▼

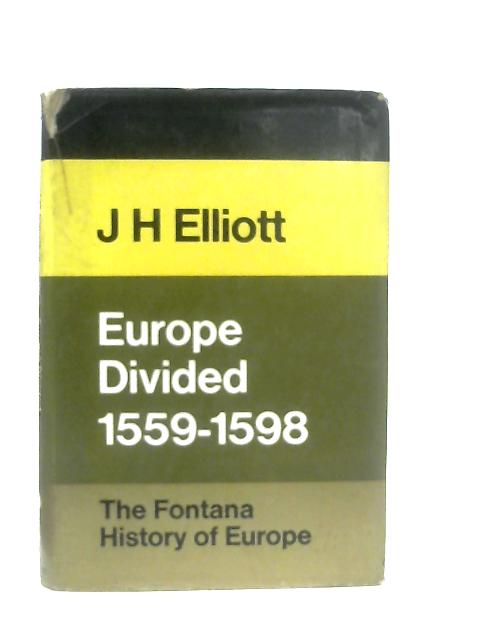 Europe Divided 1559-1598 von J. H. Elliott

▲
▼

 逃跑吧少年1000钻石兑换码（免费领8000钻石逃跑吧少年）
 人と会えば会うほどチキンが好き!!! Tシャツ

▲

## [TASK]
Write down exactly the span of lines above from the one containing "逃跑吧少年1000钻石兑换码（免费领8000钻石逃跑吧少年）" to the one containing "人と会えば会うほどチキンが好き!!! Tシャツ", both ends included.

## [OUTPUT BELOW]
 逃跑吧少年1000钻石兑换码（免费领8000钻石逃跑吧少年）
 人と会えば会うほどチキンが好き!!! Tシャツ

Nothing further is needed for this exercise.